Madame Lajoie, la présidente, fort ravie de le voir, vint à sa rencontre.

— Père Pain, quel plaisir ? Voulons-nous jouer ?

— Mais oui, mais oui. Le Doc est-il ici ?

— Le Doc ? C’est un affreux lâcheur ! On ne peut pas compter sur cet homme ! Nous ne sommes pas assez bien pour lui !

— Ah bon ?

— Monsieur est à la chasse à courre avec madame la Baronne ! Cet homme à tous les vices ! L’orgueil, la gourmandise, la luxure, la malice…

— La malice ? J’ignorai que cela fut un vice.

— Chez lui, oui ! Il a une manière de gagner… Ses yeux, tout est dans son regard. Cet homme voit tout ! C’est… Très anormal !

— Mais enfin…

— N’allez pas dire que je médis de lui ! Loin de moi cette idée. Je ne suis pas une de ces commères…

— On parle du Doc ? intervint madame Musquin qui vint les rejoindre. Il y aurait beaucoup à dire !

— Allons mesdames, tenta le père.

— Quand on songe qu’il n’est toujours pas marié. Il ne veut pas ! Il court la gueuse ! C’est un cavaleur !

— Madame Musquin ! fit le curé.

— Il ne vit pas comme nous autres. Il nous méprise en réalité, compléta madame Lajoie. De toute façon, c’est un Parisien !

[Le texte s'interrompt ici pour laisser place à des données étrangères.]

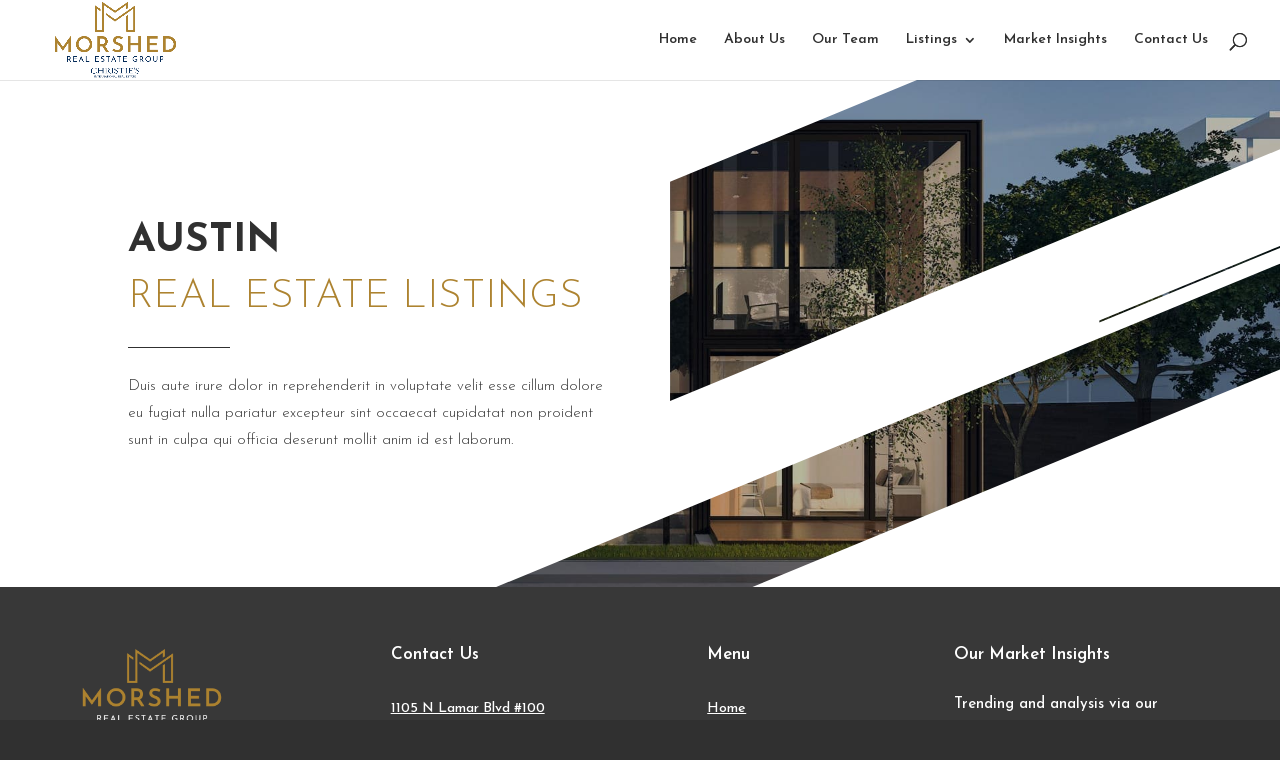

--- FILE ---
content_type: text/css
request_url: https://themorshedgroup.com/wp-content/et-cache/49687/et-divi-dynamic-tb-49608-49687.css?ver=1766159910
body_size: 88
content:
@font-face{font-family:ETmodules;font-display:block;src:url(//themorshedgroup.com/wp-content/themes/Divi/core/admin/fonts/modules/all/modules.eot);src:url(//themorshedgroup.com/wp-content/themes/Divi/core/admin/fonts/modules/all/modules.eot?#iefix) format("embedded-opentype"),url(//themorshedgroup.com/wp-content/themes/Divi/core/admin/fonts/modules/all/modules.woff) format("woff"),url(//themorshedgroup.com/wp-content/themes/Divi/core/admin/fonts/modules/all/modules.ttf) format("truetype"),url(//themorshedgroup.com/wp-content/themes/Divi/core/admin/fonts/modules/all/modules.svg#ETmodules) format("svg");font-weight:400;font-style:normal}

--- FILE ---
content_type: text/css
request_url: https://themorshedgroup.com/wp-content/et-cache/49687/et-core-unified-tb-49608-deferred-49687.min.css?ver=1766159911
body_size: 779
content:
.et_pb_section_0_tb_footer.et_pb_section{padding-top:0px;padding-bottom:0px;background-color:#383838!important}.et_pb_row_0_tb_footer{border-bottom-width:1px;border-bottom-color:#757575}.et_pb_row_0_tb_footer.et_pb_row{padding-top:60px!important;padding-bottom:50px!important;padding-top:60px;padding-bottom:50px}.et_pb_row_0_tb_footer,body #page-container .et-db #et-boc .et-l .et_pb_row_0_tb_footer.et_pb_row,body.et_pb_pagebuilder_layout.single #page-container #et-boc .et-l .et_pb_row_0_tb_footer.et_pb_row,body.et_pb_pagebuilder_layout.single.et_full_width_page #page-container #et-boc .et-l .et_pb_row_0_tb_footer.et_pb_row,.et_pb_row_1_tb_footer,body #page-container .et-db #et-boc .et-l .et_pb_row_1_tb_footer.et_pb_row,body.et_pb_pagebuilder_layout.single #page-container #et-boc .et-l .et_pb_row_1_tb_footer.et_pb_row,body.et_pb_pagebuilder_layout.single.et_full_width_page #page-container #et-boc .et-l .et_pb_row_1_tb_footer.et_pb_row{width:90%}.et_pb_image_0_tb_footer{padding-top:0px;margin-top:0px!important;margin-left:10px!important;max-width:59%;text-align:left;margin-left:0}.et_pb_text_0_tb_footer.et_pb_text,.et_pb_text_1_tb_footer.et_pb_text,.et_pb_text_2_tb_footer.et_pb_text a,.et_pb_text_2_tb_footer.et_pb_text ul li,.et_pb_text_2_tb_footer.et_pb_text ol li>ul li,.et_pb_text_4_tb_footer.et_pb_text,.et_pb_text_5_tb_footer.et_pb_text a,.et_pb_text_5_tb_footer.et_pb_text ul li,.et_pb_text_5_tb_footer.et_pb_text ol li>ul li,.et_pb_text_6_tb_footer.et_pb_text,.et_pb_text_7_tb_footer.et_pb_text,.et_pb_text_9_tb_footer.et_pb_text{color:#ffffff!important}.et_pb_text_0_tb_footer,.et_pb_text_7_tb_footer{margin-top:30px!important}.et_pb_text_1_tb_footer,.et_pb_text_4_tb_footer,.et_pb_text_6_tb_footer{line-height:0.9em;font-weight:600;font-size:17px;line-height:0.9em}.et_pb_text_2_tb_footer.et_pb_text,.et_pb_text_5_tb_footer.et_pb_text{color:#FFFFFF!important}.et_pb_text_2_tb_footer,.et_pb_text_5_tb_footer{line-height:1.4em;font-size:14px;line-height:1.4em;margin-top:35px!important}.et_pb_text_2_tb_footer a,.et_pb_text_5_tb_footer a{text-decoration:underline;line-height:1.7em}.et_pb_text_2_tb_footer ul li,.et_pb_text_5_tb_footer ul li{line-height:1.9em;font-family:'Poppins',Helvetica,Arial,Lucida,sans-serif;font-size:15px;line-height:1.9em;text-align:left}.et_pb_text_3_tb_footer.et_pb_text{color:#ad8330!important}.et_pb_text_3_tb_footer{line-height:1.6em;font-family:'Josefin Sans',Helvetica,Arial,Lucida,sans-serif;font-weight:300;font-size:18px;line-height:1.6em;padding-top:3px!important;padding-left:5px!important;max-width:700px}.et_pb_text_8_tb_footer.et_pb_text{color:#000000!important}.et_pb_text_8_tb_footer{line-height:1em;font-weight:600;line-height:1em;background-color:#ffffff;padding-top:20px!important;padding-bottom:20px!important;margin-top:19px!important;transition:background-color 300ms ease 0ms,background-image 300ms ease 0ms}.et_pb_text_8_tb_footer:hover{background-image:initial;background-color:rgba(255,255,255,0.76)}.et_pb_row_1_tb_footer.et_pb_row{padding-top:17px!important;padding-bottom:22px!important;padding-top:17px;padding-bottom:22px}.et_pb_text_9_tb_footer{line-height:0.9em;line-height:0.9em;margin-top:14px!important}ul.et_pb_social_media_follow_0_tb_footer{margin-top:7px!important}.et_pb_social_media_follow_0_tb_footer li a.icon:before{transition:color 300ms ease 0ms;font-size:15px;line-height:30px;height:30px;width:30px}.et_pb_social_media_follow_0_tb_footer li.et_pb_social_icon a.icon:before{color:#ffffff}.et_pb_social_media_follow_0_tb_footer li.et_pb_social_icon a.icon:hover:before{color:#efefef}.et_pb_social_media_follow_0_tb_footer li a.icon{height:30px;width:30px}.et_pb_column_1_tb_footer{padding-left:30px}.et_pb_column_2_tb_footer{padding-left:50px}@media only screen and (min-width:981px){.et_pb_row_0_tb_footer,body #page-container .et-db #et-boc .et-l .et_pb_row_0_tb_footer.et_pb_row,body.et_pb_pagebuilder_layout.single #page-container #et-boc .et-l .et_pb_row_0_tb_footer.et_pb_row,body.et_pb_pagebuilder_layout.single.et_full_width_page #page-container #et-boc .et-l .et_pb_row_0_tb_footer.et_pb_row,.et_pb_row_1_tb_footer,body #page-container .et-db #et-boc .et-l .et_pb_row_1_tb_footer.et_pb_row,body.et_pb_pagebuilder_layout.single #page-container #et-boc .et-l .et_pb_row_1_tb_footer.et_pb_row,body.et_pb_pagebuilder_layout.single.et_full_width_page #page-container #et-boc .et-l .et_pb_row_1_tb_footer.et_pb_row{max-width:1240px}}@media only screen and (max-width:980px){.et_pb_row_0_tb_footer{border-bottom-width:1px;border-bottom-color:#757575}.et_pb_row_0_tb_footer,body #page-container .et-db #et-boc .et-l .et_pb_row_0_tb_footer.et_pb_row,body.et_pb_pagebuilder_layout.single #page-container #et-boc .et-l .et_pb_row_0_tb_footer.et_pb_row,body.et_pb_pagebuilder_layout.single.et_full_width_page #page-container #et-boc .et-l .et_pb_row_0_tb_footer.et_pb_row,.et_pb_row_1_tb_footer,body #page-container .et-db #et-boc .et-l .et_pb_row_1_tb_footer.et_pb_row,body.et_pb_pagebuilder_layout.single #page-container #et-boc .et-l .et_pb_row_1_tb_footer.et_pb_row,body.et_pb_pagebuilder_layout.single.et_full_width_page #page-container #et-boc .et-l .et_pb_row_1_tb_footer.et_pb_row{max-width:90%}.et_pb_image_0_tb_footer .et_pb_image_wrap img{width:auto}.et_pb_text_0_tb_footer,.et_pb_text_2_tb_footer,.et_pb_text_5_tb_footer,.et_pb_text_7_tb_footer,ul.et_pb_social_media_follow_0_tb_footer{margin-top:-10px!important}.et_pb_column_1_tb_footer,.et_pb_column_2_tb_footer{padding-left:0px}}@media only screen and (max-width:767px){.et_pb_row_0_tb_footer{border-bottom-width:1px;border-bottom-color:#757575}.et_pb_image_0_tb_footer .et_pb_image_wrap img{width:auto}.et_pb_text_0_tb_footer,.et_pb_text_7_tb_footer{line-height:1.8em;margin-top:-10px!important}.et_pb_text_1_tb_footer,.et_pb_text_9_tb_footer{line-height:1.3em}.et_pb_text_2_tb_footer,.et_pb_text_5_tb_footer{margin-top:-10px!important}.et_pb_text_3_tb_footer{font-size:25px;text-align:center}.et_pb_text_4_tb_footer,.et_pb_text_6_tb_footer{line-height:1.3em;margin-top:40px!important}ul.et_pb_social_media_follow_0_tb_footer{margin-top:-7px!important}.et_pb_column_1_tb_footer,.et_pb_column_2_tb_footer{padding-left:0px}}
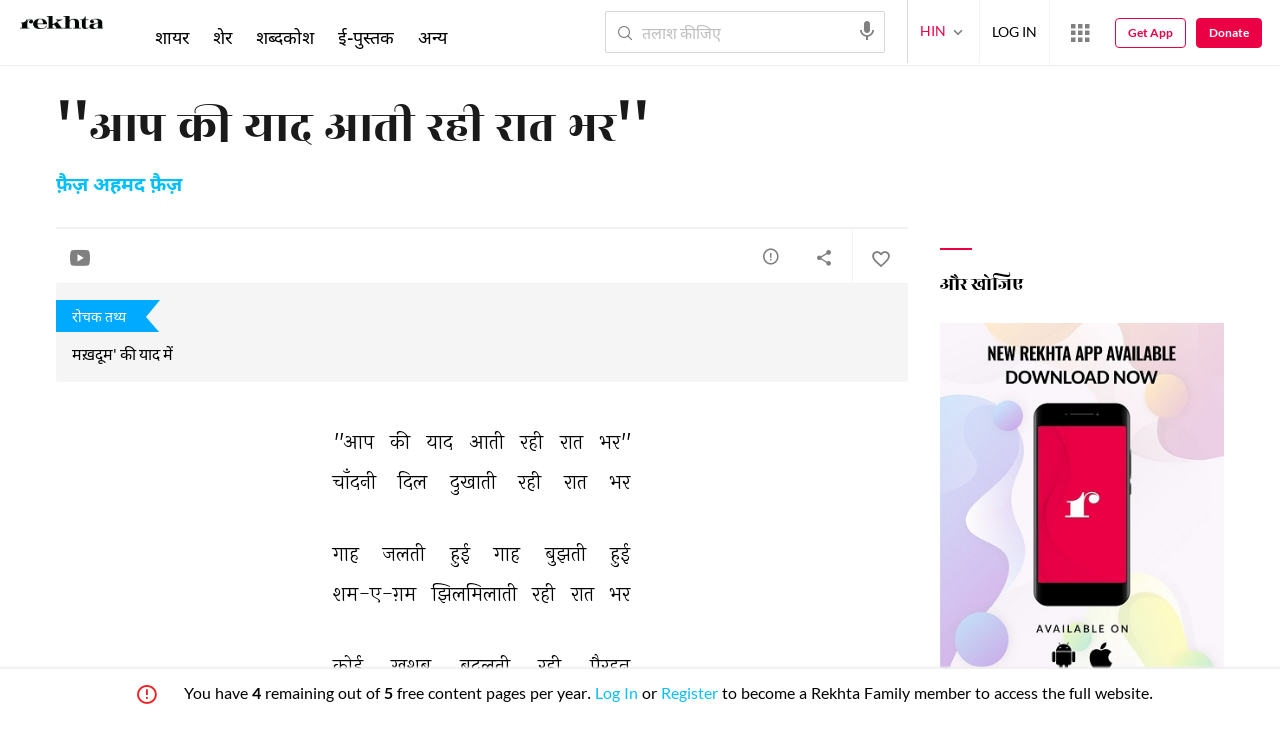

--- FILE ---
content_type: application/x-javascript; charset=utf-8
request_url: https://world.rekhta.org/user/userinfo
body_size: 177
content:
var userInfo = {"Name":null,"ImageUrl":null,"Id":null,"SessionId":"1aeb9ee6-6105-4190-a72f-a415f15c339d","FavCount":0,"GuestUserValue":null,"SearchSessionId":"1aeb9ee6-6105-4190-a72f-a415f15c339d","Email":null,"host":"world.rekhta.org"};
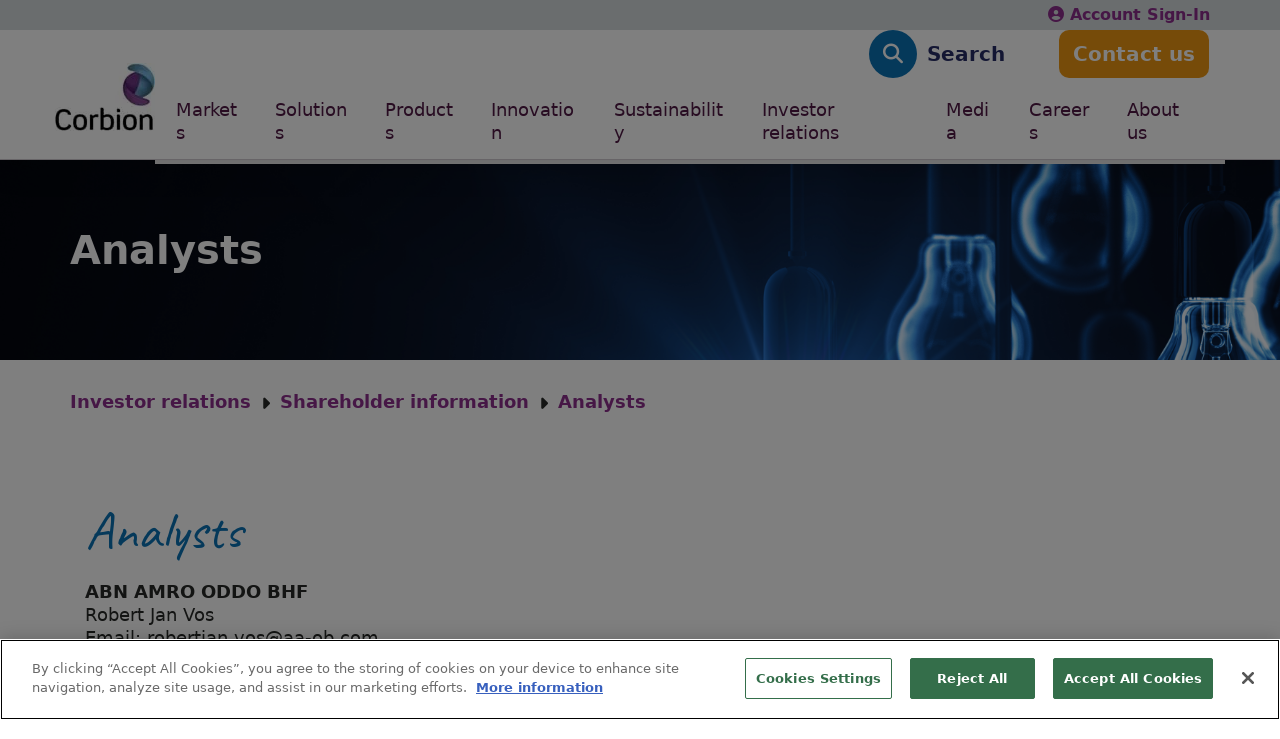

--- FILE ---
content_type: image/svg+xml
request_url: https://www.corbion.com/-/media/corbion/icons/icon-newsletter.svg?la=en&h=48&w=48&hash=CFE8FFAC846B8368033F7951D052AB05
body_size: 794
content:
<svg width="48" height="48" fill="none" xmlns="http://www.w3.org/2000/svg"><rect width="48" height="48" rx="8.471" fill="#272D67"/><g clip-path="url(#a)"><path d="m13.208 25.944 9.411 6.434c.409.28.886.427 1.381.427s.973-.148 1.381-.427l9.411-6.434V35.2H13.208v-9.256Zm22.147-2.014a.927.927 0 0 0-.528.166L24.53 31.135a.942.942 0 0 1-1.062 0l-10.296-7.04a.942.942 0 0 0-1.471.777v10.893c0 .52.421.94.94.94h22.716a.94.94 0 0 0 .94-.94V24.873a.942.942 0 0 0-.944-.943Z" fill="#fff"/><path d="M14.9 21.96v-9.913h18.197v9.914M19.7 24.783h8.597M19.7 20.506h8.597M19.7 16.228h8.597" stroke="#fff" stroke-width="1.506" stroke-linecap="round" stroke-linejoin="round"/></g><defs><clipPath id="a"><path fill="#fff" transform="translate(11.702 11.294)" d="M0 0h24.596v25.412H0z"/></clipPath></defs></svg>


--- FILE ---
content_type: image/svg+xml
request_url: https://www.corbion.com/Project/Corbion/assets/images/small-arrow.svg
body_size: 217
content:
<svg width="8" height="12" viewBox="0 0 8 12" fill="none" xmlns="http://www.w3.org/2000/svg">
<path d="M1.5 1L6.5 6L1.5 11" stroke="#272D67" stroke-width="2" stroke-linecap="round" stroke-linejoin="round"/>
</svg>
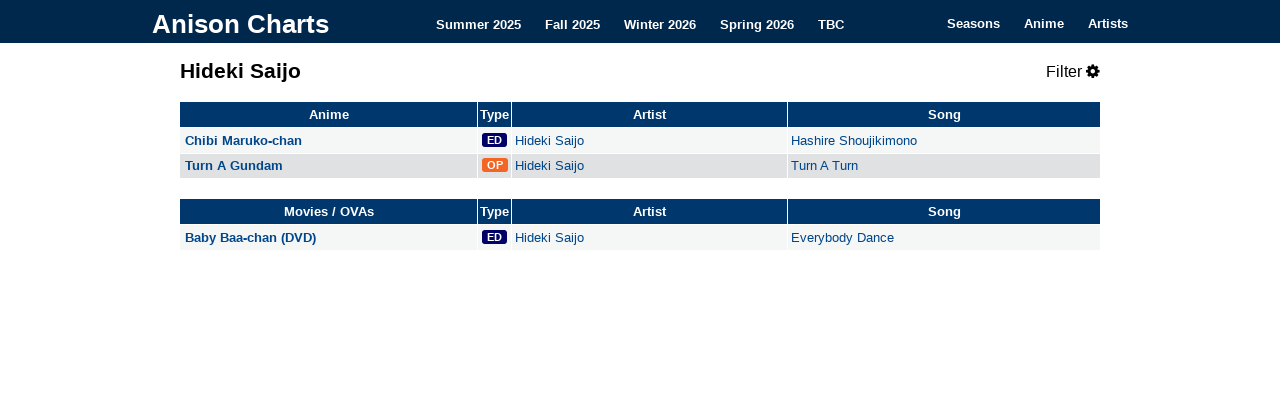

--- FILE ---
content_type: text/css; charset=utf-8
request_url: https://anisonpreviews.com/css/style.css
body_size: 1468
content:
/* Main */
body {
    margin: 0;
    padding: 0;
    font-family: arial;
}

#content {
	background: white;
    width: 920px;
    margin: auto;
}

/* Black = #121212 */
/* Gray = #f1f1f1 */

/* Table */
table {
	width: 920px;
	border: 0 !important;
	line-height: 1.5em;
	font-size: 13px;
	text-align: left;
	color: #00468A;
	border-collapse: collapse;
	border-spacing: 0;
    margin: 20px 0px;
}

thead tr {
	color: #ffffff;
	background-color: #00386E;
	font-weight: bold;
	text-align: center;
	height: 25px;
}

td, thead td {
	border-right: 1px solid #fff;
	border-bottom: 1px solid #fff !important;
	border-top: 0 !important;
	vertical-align: middle;
}

td:first-of-type {
	border-left: 0px solid #fff;
}

td:last-of-type {
	border-right: 0px solid #fff;
}

tbody:nth-of-type(even) {
	background-color: #e0e1e2;
}

tbody:nth-of-type(odd) {
	background-color: #f5f6f6;
}

td:nth-of-type(1) {
	font-weight: bold;
	padding: 3px 5px !important;
}

td:nth-of-type(2){
	text-align: center;
	padding: 0 0 0px !important;
	height: 23px;
}

td:nth-of-type(3), td:nth-of-type(4), td:nth-of-type(5) {
	padding: 0 3px !important;
}

thead td:nth-of-type(2) {
	padding: 0 !important;
}

.emptytd {
	display: none !important;
}

td:nth-of-type(1) {
	width: 32.3%;
}

td:nth-of-type(2) {
	width: 33px;
}

td:nth-of-type(3) {
	width: 30%;
}

/* Table 4 & 5 with 5 columns */

table.normal td:nth-of-type(1) {
	width: 28.7%;
}

table.normal td:nth-of-type(2) {
	width: 3.6%;
	font-weight: bold;
}

table.normal td:nth-of-type(3) {
	text-align: center;
	width: 33px;
	padding: 0 !important;
}

table.normal td:nth-of-type(4) {
	width: 30%;
}

/* Type Color */

.op, .OP {
	background-color: #f26522;
	padding: 1px 5px;
}

.ed, .ED {
	background-color: #000066;
	padding: 1px 5px;
}

.tm, .TM {
	background-color: #ec008c;
	padding: 1px 5px;
}

.in, .IN {
	background-color: #00a651;
	padding: 1px 8px;
}

.op, .ed, .tm, .in, .OP, .ED, .TM, .IN {
	color: #fff;
	font-weight: bold;
	font-size: 11px;
	border-radius: 3px;
}

/* Title */
.title h1 {
    display: inline-block;
	color: #000;
	font-size: 21px;
	font-weight: bold;
	line-height: 1.3em;
	margin-bottom: -200px;
}

.title span {
    float: right;
    padding-top: 20px;
    cursor: pointer;
}

.title table {
    margin-top: 0px;
}

.check {
    cursor: pointer;
    border: 10px;
    border-color: black;
    display: inline-block;
    margin: 0px 5px;
}

.box {
    display: inline-block;
    margin: 0px 5px;
}

.filters {
    margin-top: 14px;
    display: block;
    border-radius: 25px;
    padding: 3px 0px;
    text-align: center;
}

select {
    min-width: 50px;
}

.filters label:nth-of-type(3) { /* gap after select boxes */
    margin-left: 36px;
}

/* Seasonals Table */
.seasonTable td:nth-of-type(1) {
    width: 10% !important;
    text-align: center;
}

.seasonTable td {
    width: 22.5%;
    text-align: center;
    padding: 3.5px 0px !important;
}


/* Navbar */

.topnav {
  position: relative;
  background-color: #00274C;
  overflow: hidden;
}

.topnav-container {
    max-width: 1000px;
    margin: auto;
}
/* Style the links inside the navigation bar */
.topnav a {
  float: left;
  color: #fff;
  font-weight: bold;
  line-height: 38px;
  text-align: center;
  padding: 5px 12px 0;
  text-decoration: none;
  font-size: 13px;
  vertical-align: middle;
}

/* Change the color of links on hover */
.topnav a:hover {
  background-color: #00386E;
  color: white;
}

/* Add an active class to highlight the current page */
.topnav a.active {
  background-color: #00386E;
  color: white;
}

.topnav-heading a:hover {
  color: white;
  background-color: #00274C;
}

.topnav-centered {
    float: none;
    position: absolute;
    top: 50%;
    left: 50%;
    transform: translate(-50%, -50%);
}

.topnav-right {
  float: right;
}

/* Hide the link that should open and close the topnav on small screens */
.topnav .icon {
  display: none;
}

/* Datatables */
div.alphabet {
    display: table;
    width: 100%;
    margin-bottom: 10px;
    margin-top: 10px;
}

div.alphabet span {
    display: table-cell;
    color: #333;
    cursor: pointer;
    text-align: center;
    width: 3.5%;
    border: 1px solid rgba(255,0,0,0);
    padding: 5px 0px;
}

div.alphabet span:hover {
  color: white !important;
  border: 1px solid #111;
  background-color: #585858;
  background: -webkit-gradient(linear, left top, left bottom, color-stop(0%, #585858), color-stop(100%, #111));
  /* Chrome,Safari4+ */
  background: -webkit-linear-gradient(top, #585858 0%, #111 100%);
  /* Chrome10+,Safari5.1+ */
  background: -moz-linear-gradient(top, #585858 0%, #111 100%);
  /* FF3.6+ */
  background: -ms-linear-gradient(top, #585858 0%, #111 100%);
  /* IE10+ */
  background: -o-linear-gradient(top, #585858 0%, #111 100%);
  /* Opera 11.10+ */
  background: linear-gradient(to bottom, #585858 0%, #111 100%);
  /* W3C */
}

div.alphabet span.active {
  color: #333 !important;
  border: 1px solid #979797;
  background-color: white;
  background: -webkit-gradient(linear, left top, left bottom, color-stop(0%, white), color-stop(100%, #dcdcdc));
  /* Chrome,Safari4+ */
  background: -webkit-linear-gradient(top, white 0%, #dcdcdc 100%);
  /* Chrome10+,Safari5.1+ */
  background: -moz-linear-gradient(top, white 0%, #dcdcdc 100%);
  /* FF3.6+ */
  background: -ms-linear-gradient(top, white 0%, #dcdcdc 100%);
  /* IE10+ */
  background: -o-linear-gradient(top, white 0%, #dcdcdc 100%);
  /* Opera 11.10+ */
  background: linear-gradient(to bottom, white 0%, #dcdcdc 100%);
  /* W3C */
}

table#dataTable {
    padding-top: 10px;
}

table#dataTable thead tr th {
    padding: 0px !important;
}

/* When the screen is less than 600 pixels wide, hide all links, except for the first one ("Home"). Show the link that contains should open and close the topnav (.icon) */
@media screen and (max-width: 800px) {
  .topnav a:not(.topnav-title) {display: none;}
  .topnav a.icon {
    float: right;
    display: block;
  }
}

/* The "responsive" class is added to the topnav with JavaScript when the user clicks on the icon. This class makes the topnav look good on small screens (display the links vertically instead of horizontally) */
@media screen and (max-width: 800px) {
  .topnav.responsive {position: relative;}
  .topnav.responsive a.icon {
    position: absolute;
    right: 0;
    top: 0;
  }
  .topnav.responsive a {
    float: none;
    display: block;
    text-align: left;
  }
}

— Mais enfin, vous n’avez pas honte ! intervint madame Truchot, la professeure de Math du Lycée La Boétie. C’est le seul médecin compétent du coin ! Comment pouvez-vous…

— Compétent, je ne dis pas. Mais enfin, on ne sort pas de chez lui sans une catastrophe ! dit madame Musquin. Depuis que je vais voir le docteur Lemou, je vais beaucoup mieux !

— C’est sûr ! Le docteur Tout-va-bien, persifla madame Truchot.

— Il écoute ses patients au moins lui ! dit madame Lajoie.

— Parce qu’il dort, dit madame Truchot.

— Non, il médite !

— Il dort et même il ronfle !

— Mesdames, intervint le père. J’espérai lui demander une chose… Je reviendrai.

— Mon père, restez et jouez…

— Une autre fois peut-être.

— Vous êtes malade, père Pain, s’inquiéta madame Musquin, friande d’un nouveau commérage inédit.

— Non, non…

— Le docteur Lemou sera ravi… commença madame Lajoie.

— Ce n’est pas un problème médical ! s’impatienta le curé.

— Ah bon ? Mais quoi d’autre ?

— Mesdames, je vous salue, se déroba le père.

Tout en s’esquivant, le père Pain ne manqua pas d’entendre le moulin à parole des commères qui était lancé.

— Avec les curés, c’est toujours pareil. Pas moyen de savoir de quoi ils parlent.

— Toujours des faux-fuyants, approuva madame Lajoie.

— Vous n’en avez pas marre de bavasser sur les gens comme ça ? s’indigna madame Truchot.

— Ma pauvre, vous n’y comprenez rien…

Le Doc était au château de la Concherie avec la coterie des environs. C’était pourtant vrai qu’il était snob avec ses voitures de sport ostentatoires : le Doc était hors d’atteinte de la rédemption, c’était une évidence. Une âme perdue.

Ce n’était pas une mauvaise idée d’aller rendre une petite visite de politesse à madame la baronne pour lui rappeler dans quel état de vétusté se trouvait l’église.

Se hâtant vers sa vieille Renault, le père était résolu plus que jamais à voir le Doc.